◆ EXTRACTED INFORMATION:
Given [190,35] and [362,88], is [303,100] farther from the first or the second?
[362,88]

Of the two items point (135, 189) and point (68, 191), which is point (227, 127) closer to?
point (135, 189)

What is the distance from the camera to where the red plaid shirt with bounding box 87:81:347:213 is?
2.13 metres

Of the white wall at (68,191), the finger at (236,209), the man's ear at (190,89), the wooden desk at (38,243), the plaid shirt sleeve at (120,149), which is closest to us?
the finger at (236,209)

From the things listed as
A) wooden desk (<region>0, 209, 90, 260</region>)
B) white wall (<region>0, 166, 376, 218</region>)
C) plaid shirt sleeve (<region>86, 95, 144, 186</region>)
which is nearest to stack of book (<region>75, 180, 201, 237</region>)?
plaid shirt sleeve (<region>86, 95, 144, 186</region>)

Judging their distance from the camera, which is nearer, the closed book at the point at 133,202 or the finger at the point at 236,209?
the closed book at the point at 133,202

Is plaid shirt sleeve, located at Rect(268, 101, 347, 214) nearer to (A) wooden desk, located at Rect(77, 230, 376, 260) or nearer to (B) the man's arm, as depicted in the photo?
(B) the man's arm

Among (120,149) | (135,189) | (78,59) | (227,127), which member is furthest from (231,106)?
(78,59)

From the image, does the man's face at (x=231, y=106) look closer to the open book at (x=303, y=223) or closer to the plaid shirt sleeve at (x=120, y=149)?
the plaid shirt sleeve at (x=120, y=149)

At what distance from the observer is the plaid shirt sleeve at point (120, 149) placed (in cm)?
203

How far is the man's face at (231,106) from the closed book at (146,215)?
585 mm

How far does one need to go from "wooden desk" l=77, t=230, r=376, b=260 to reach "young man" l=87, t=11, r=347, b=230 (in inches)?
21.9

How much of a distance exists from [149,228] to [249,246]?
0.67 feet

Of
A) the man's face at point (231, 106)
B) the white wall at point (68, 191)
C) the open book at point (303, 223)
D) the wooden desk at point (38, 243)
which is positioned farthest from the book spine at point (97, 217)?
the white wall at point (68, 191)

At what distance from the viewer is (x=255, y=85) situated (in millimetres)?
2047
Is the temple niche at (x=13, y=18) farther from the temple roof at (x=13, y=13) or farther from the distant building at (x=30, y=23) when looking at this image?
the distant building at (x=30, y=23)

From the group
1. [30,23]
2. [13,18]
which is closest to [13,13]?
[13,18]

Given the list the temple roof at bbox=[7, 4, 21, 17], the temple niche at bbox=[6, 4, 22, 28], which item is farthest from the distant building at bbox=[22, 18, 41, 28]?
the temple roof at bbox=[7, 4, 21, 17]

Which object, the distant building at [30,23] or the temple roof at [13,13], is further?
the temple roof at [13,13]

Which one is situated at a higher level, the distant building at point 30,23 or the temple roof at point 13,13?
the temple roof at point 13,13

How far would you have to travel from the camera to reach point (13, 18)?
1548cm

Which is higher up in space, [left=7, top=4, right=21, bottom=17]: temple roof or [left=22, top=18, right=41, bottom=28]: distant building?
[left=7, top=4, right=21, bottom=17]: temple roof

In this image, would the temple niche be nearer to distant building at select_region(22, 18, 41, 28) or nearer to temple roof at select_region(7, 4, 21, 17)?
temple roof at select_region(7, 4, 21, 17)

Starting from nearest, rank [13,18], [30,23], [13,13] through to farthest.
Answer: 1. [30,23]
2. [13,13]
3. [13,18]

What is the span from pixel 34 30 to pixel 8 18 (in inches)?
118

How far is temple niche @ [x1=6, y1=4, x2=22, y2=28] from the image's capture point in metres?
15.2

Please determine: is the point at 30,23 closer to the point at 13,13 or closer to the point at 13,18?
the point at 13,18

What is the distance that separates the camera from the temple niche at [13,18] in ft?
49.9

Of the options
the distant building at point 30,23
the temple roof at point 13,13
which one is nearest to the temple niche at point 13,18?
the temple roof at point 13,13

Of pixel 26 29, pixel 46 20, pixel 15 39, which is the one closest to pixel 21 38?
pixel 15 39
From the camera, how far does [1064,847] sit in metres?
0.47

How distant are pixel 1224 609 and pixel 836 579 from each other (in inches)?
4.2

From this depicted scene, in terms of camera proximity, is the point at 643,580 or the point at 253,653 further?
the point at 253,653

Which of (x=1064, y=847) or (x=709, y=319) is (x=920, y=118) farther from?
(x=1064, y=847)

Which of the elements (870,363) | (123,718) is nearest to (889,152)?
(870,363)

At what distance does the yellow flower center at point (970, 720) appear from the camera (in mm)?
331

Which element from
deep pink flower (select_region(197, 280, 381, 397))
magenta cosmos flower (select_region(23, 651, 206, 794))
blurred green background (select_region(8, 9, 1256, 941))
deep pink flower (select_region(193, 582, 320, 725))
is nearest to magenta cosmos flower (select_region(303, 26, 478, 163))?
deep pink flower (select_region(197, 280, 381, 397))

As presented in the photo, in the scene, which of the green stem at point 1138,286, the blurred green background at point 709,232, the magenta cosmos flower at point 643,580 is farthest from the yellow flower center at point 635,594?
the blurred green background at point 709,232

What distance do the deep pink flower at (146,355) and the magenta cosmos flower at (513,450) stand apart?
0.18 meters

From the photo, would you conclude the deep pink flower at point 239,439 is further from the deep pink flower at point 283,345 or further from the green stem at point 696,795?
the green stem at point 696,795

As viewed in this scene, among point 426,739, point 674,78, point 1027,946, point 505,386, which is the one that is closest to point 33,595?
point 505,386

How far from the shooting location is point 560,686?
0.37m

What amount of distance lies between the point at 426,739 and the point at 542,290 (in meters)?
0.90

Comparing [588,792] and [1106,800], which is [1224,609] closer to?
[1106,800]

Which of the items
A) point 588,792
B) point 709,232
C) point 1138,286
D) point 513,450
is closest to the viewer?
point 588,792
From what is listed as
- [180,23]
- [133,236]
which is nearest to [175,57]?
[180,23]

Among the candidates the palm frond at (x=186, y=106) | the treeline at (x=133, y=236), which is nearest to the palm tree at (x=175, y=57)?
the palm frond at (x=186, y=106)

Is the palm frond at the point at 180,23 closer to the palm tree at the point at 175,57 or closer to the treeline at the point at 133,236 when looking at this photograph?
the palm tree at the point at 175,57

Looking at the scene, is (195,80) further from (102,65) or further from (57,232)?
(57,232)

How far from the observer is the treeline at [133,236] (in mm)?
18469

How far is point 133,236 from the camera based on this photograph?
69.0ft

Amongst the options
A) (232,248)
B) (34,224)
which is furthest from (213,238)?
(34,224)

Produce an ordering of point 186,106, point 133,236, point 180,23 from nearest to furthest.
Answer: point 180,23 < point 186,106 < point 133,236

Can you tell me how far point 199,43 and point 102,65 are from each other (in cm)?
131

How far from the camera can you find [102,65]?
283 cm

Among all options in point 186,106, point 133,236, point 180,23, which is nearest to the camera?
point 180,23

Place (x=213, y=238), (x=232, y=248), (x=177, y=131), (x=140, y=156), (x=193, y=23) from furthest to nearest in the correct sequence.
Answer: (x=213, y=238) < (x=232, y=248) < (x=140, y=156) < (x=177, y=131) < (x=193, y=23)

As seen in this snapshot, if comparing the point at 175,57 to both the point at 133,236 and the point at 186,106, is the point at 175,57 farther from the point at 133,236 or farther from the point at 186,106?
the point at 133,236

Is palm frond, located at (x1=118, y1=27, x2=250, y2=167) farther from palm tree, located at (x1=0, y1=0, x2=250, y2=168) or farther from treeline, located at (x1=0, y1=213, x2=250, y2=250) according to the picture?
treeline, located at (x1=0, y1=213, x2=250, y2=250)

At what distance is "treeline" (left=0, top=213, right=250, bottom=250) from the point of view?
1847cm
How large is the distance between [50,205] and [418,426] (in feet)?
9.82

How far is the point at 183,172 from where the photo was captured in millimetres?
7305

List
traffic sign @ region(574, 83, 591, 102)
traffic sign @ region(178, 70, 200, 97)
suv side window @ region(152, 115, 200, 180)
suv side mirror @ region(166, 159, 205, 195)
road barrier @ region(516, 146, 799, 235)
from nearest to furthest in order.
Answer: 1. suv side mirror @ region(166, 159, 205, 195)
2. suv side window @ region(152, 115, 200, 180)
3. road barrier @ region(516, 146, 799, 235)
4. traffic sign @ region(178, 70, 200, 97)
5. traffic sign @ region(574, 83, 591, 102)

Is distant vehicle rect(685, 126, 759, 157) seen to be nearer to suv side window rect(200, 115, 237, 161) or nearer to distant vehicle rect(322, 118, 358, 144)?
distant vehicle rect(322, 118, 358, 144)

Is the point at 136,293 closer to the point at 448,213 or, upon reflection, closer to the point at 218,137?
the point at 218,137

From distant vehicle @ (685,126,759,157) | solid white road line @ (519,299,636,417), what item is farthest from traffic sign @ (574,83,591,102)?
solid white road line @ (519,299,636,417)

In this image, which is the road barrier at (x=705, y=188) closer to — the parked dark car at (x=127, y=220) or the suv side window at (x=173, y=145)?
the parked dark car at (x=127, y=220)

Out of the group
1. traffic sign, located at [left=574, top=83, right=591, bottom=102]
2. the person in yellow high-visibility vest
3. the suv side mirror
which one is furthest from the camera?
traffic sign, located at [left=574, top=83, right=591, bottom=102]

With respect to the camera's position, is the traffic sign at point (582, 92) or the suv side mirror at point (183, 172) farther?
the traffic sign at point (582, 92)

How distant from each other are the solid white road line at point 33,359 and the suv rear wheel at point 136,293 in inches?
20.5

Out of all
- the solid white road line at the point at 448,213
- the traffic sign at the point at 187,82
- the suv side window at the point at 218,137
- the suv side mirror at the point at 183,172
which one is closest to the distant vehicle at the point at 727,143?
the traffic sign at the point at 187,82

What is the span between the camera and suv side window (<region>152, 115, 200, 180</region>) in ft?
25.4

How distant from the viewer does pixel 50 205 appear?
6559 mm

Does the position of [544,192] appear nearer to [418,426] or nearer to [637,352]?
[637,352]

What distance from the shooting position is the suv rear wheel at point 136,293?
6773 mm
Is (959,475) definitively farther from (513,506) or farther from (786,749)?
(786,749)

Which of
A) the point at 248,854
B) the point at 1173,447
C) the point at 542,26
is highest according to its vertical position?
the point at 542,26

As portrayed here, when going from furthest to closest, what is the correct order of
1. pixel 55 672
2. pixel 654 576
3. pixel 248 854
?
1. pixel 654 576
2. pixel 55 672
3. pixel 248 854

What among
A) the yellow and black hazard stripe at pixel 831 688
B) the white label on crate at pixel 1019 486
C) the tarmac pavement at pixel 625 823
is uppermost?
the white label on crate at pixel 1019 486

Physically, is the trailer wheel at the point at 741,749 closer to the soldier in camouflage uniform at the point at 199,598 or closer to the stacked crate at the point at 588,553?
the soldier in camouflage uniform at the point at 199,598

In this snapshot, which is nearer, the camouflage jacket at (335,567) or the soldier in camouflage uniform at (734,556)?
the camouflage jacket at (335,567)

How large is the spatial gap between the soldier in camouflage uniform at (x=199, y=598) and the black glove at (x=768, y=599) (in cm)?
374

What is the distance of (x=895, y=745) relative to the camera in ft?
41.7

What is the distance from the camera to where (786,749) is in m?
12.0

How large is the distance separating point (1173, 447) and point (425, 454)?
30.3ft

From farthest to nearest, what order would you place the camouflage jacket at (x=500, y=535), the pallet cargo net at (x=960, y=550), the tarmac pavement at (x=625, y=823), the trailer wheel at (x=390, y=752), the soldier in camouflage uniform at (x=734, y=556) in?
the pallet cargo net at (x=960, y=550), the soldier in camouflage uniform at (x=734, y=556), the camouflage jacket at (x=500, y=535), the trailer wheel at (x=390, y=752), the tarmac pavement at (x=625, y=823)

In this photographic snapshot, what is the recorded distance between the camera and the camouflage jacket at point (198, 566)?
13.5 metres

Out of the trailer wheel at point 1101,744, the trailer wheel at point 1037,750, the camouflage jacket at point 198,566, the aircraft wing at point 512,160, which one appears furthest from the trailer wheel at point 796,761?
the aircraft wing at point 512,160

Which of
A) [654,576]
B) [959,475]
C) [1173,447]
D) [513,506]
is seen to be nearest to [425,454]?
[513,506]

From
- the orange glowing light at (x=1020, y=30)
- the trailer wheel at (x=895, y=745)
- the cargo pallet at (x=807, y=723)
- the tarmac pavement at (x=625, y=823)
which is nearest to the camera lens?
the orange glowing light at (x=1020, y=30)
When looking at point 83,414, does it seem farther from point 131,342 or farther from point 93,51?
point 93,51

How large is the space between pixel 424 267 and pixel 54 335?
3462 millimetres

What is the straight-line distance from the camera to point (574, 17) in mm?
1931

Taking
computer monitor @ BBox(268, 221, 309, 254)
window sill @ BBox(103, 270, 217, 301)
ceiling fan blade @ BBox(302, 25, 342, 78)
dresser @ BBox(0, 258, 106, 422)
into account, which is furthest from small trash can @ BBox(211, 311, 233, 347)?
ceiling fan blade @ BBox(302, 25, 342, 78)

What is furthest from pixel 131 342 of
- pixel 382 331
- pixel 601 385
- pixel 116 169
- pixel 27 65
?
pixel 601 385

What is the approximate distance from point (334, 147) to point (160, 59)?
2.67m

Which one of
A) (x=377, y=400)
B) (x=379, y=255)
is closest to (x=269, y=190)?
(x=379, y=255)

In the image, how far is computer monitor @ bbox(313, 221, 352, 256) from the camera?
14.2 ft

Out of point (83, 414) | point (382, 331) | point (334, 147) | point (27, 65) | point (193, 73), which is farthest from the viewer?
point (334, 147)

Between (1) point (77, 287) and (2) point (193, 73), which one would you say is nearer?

◆ WHAT NEEDS TO BE DONE:
Write the lines out exactly, from the one with "What is furthest from pixel 131 342 of" down to the last line of the listing, and leave out all others.

◆ RESPONSE TO THE EXERCISE:
What is furthest from pixel 131 342 of
- pixel 382 331
- pixel 601 385
- pixel 116 169
- pixel 27 65
?
pixel 601 385

What is the approximate distance from point (334, 147) to point (160, 59)?
2.67m

Which one of
A) (x=377, y=400)
B) (x=379, y=255)
is closest to (x=269, y=190)?
(x=379, y=255)

In the image, how far is computer monitor @ bbox(313, 221, 352, 256) from the camera?
14.2 ft

Out of point (83, 414) | point (382, 331) | point (334, 147) | point (27, 65) | point (193, 73), which is farthest from the viewer?
point (334, 147)

Between (1) point (77, 287) and (2) point (193, 73), which one would you say is nearer?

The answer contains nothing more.